AIM OF THE TASK
Where a line below includes the word "camera", copy that line.

PROVIDED ENTRIES
◇ ◇ ◇ ◇ ◇ ◇ ◇

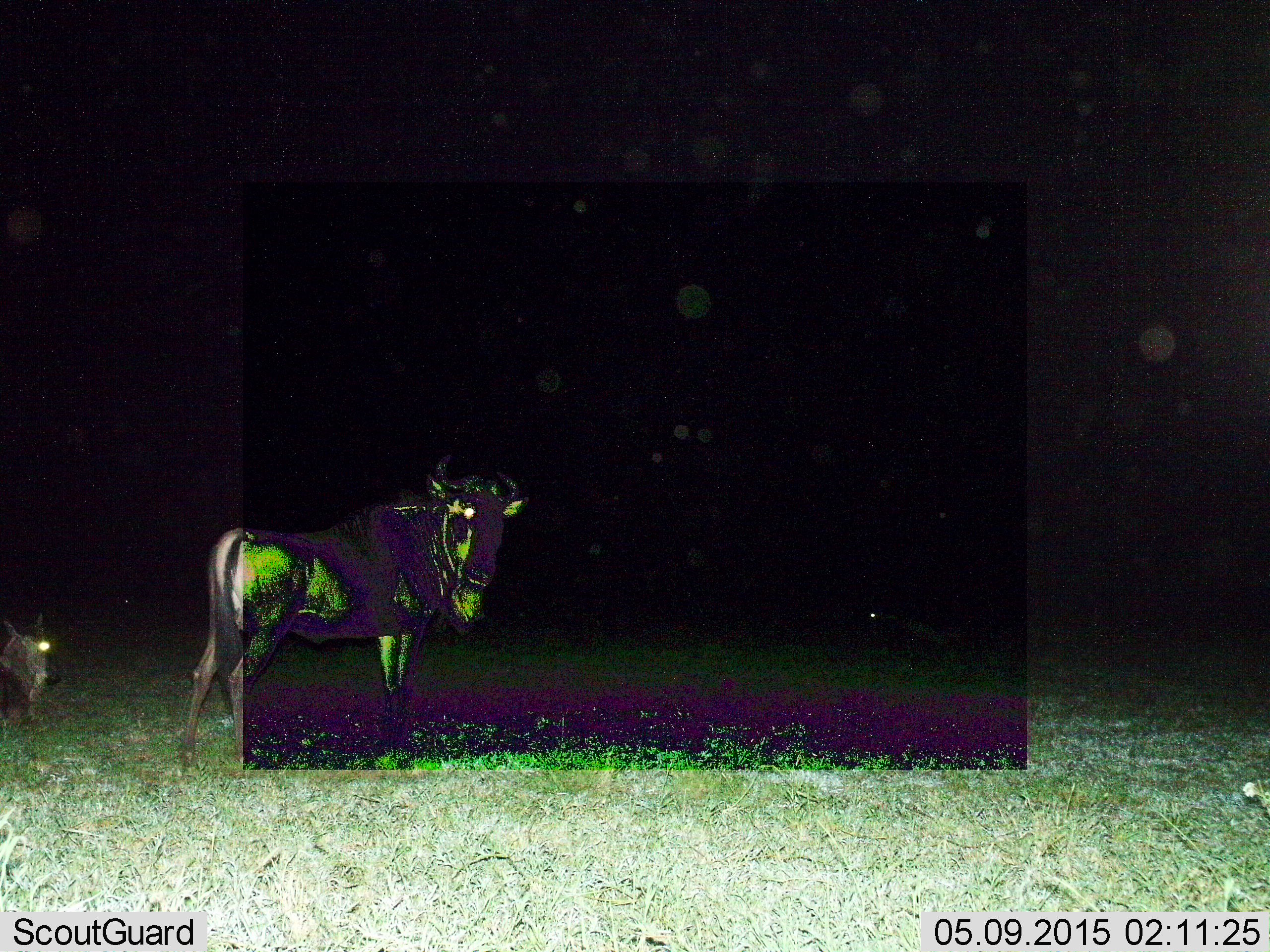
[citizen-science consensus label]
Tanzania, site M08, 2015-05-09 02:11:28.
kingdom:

◇ ◇ ◇ ◇ ◇ ◇ ◇

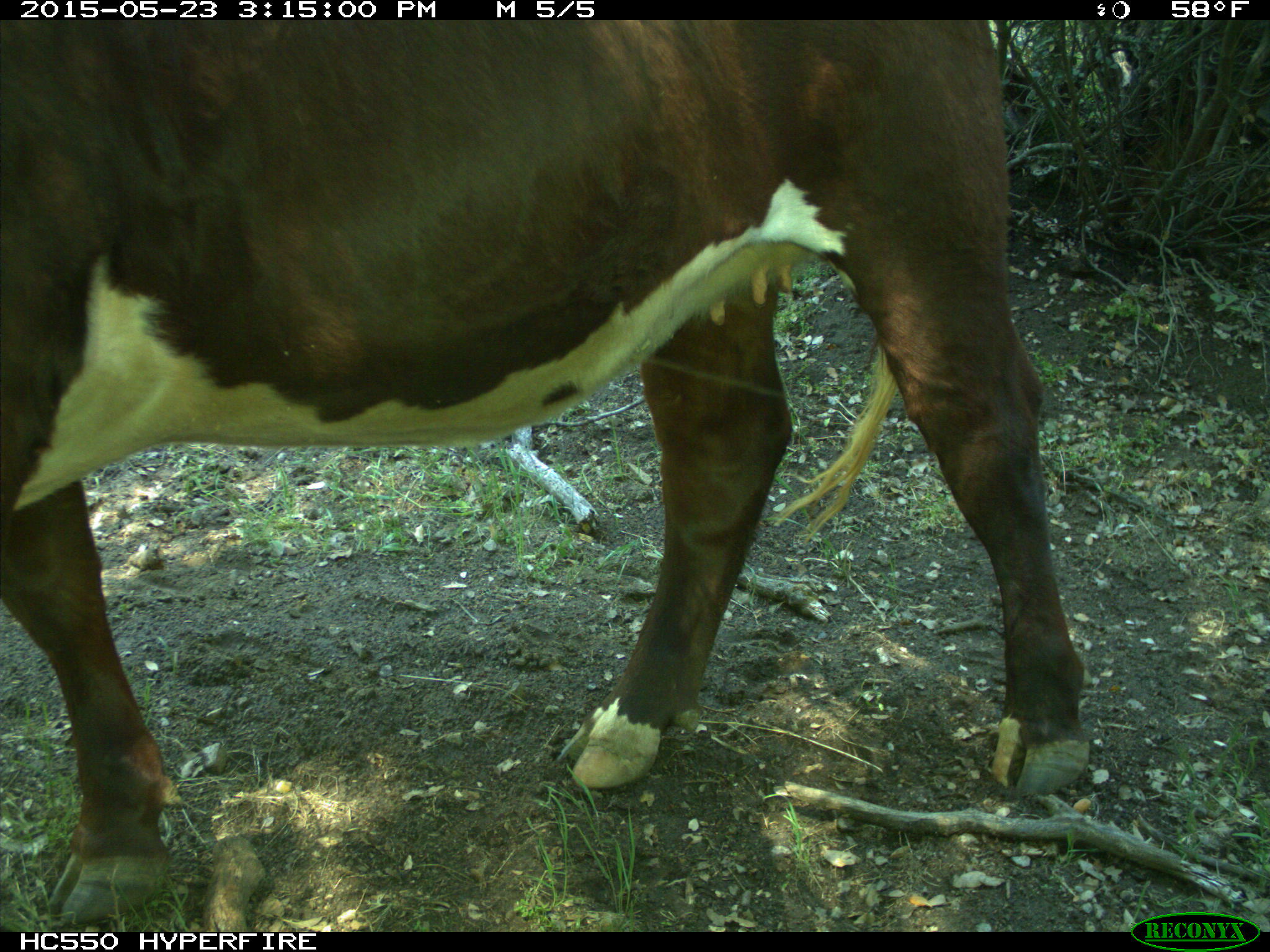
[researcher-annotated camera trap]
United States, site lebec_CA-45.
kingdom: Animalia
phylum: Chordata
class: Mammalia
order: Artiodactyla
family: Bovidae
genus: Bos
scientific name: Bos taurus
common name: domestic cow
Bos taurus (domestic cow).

◇ ◇ ◇ ◇ ◇ ◇ ◇

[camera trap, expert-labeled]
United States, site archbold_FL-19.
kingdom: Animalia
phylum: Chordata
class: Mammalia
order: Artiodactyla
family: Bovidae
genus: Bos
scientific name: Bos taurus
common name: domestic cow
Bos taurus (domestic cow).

◇ ◇ ◇ ◇ ◇ ◇ ◇

WRITTEN ANSWER
[researcher-annotated camera trap]
[camera trap, expert-labeled]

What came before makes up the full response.